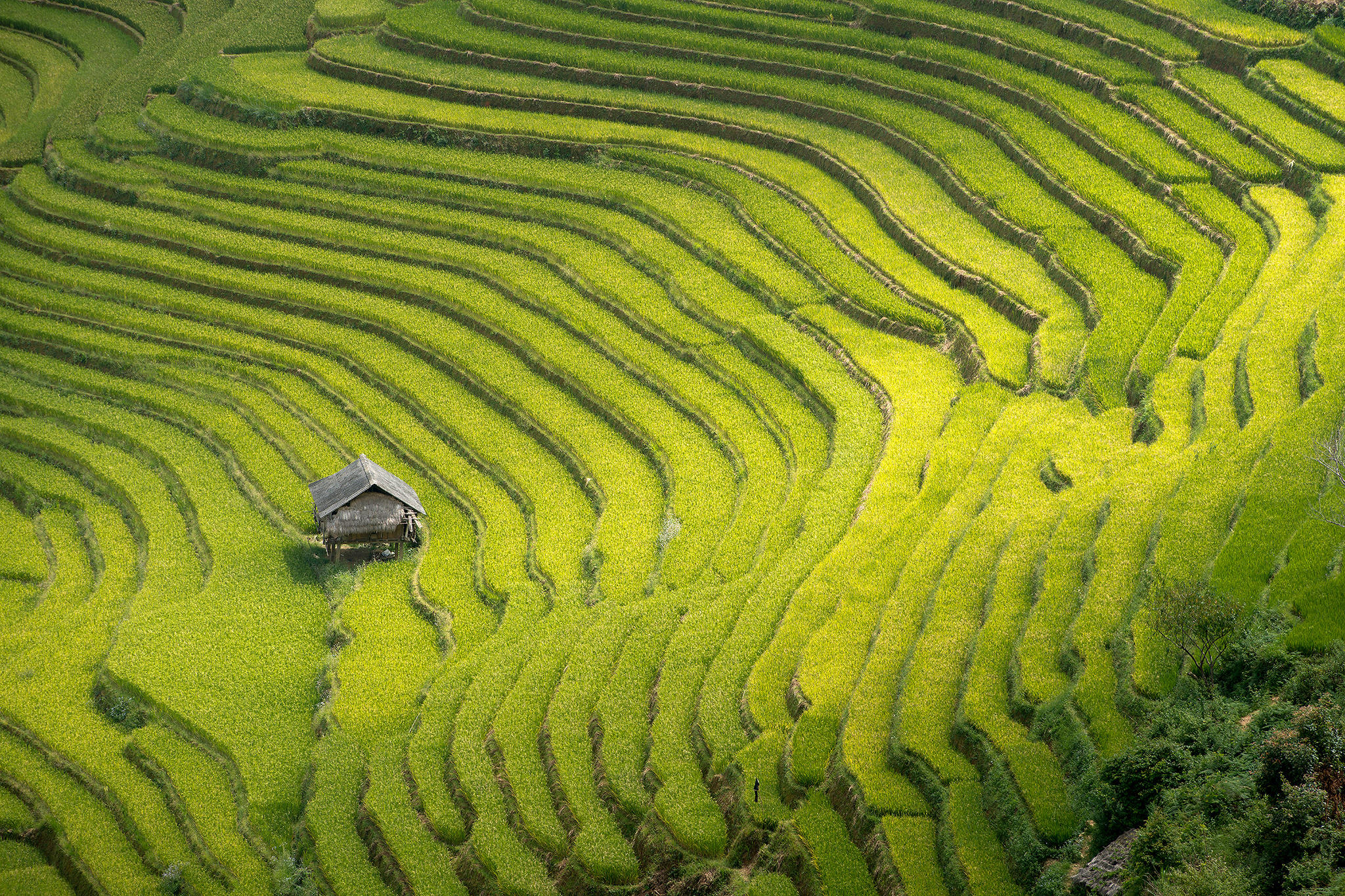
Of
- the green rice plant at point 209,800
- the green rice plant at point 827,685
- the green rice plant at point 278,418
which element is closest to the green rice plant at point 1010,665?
the green rice plant at point 827,685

▬▬▬

Uraian Tugas: Bisakah Anda menyusun semua catatan di atas sebagai CSV dua kolom bernama teks dan jawaban, dengan satu baris untuk setiap catatan, setiap isian diapit tanda kutip, dan jeda baris diganti spasi? Gambar tidak perlu disertakan.

Tanggapan:
teks,jawaban
"Of - the green rice plant at point 209,800 - the green rice plant at point 827,685 - the green rice plant at point 278,418 which element is closest to the green rice plant at point 1010,665?","the green rice plant at point 827,685"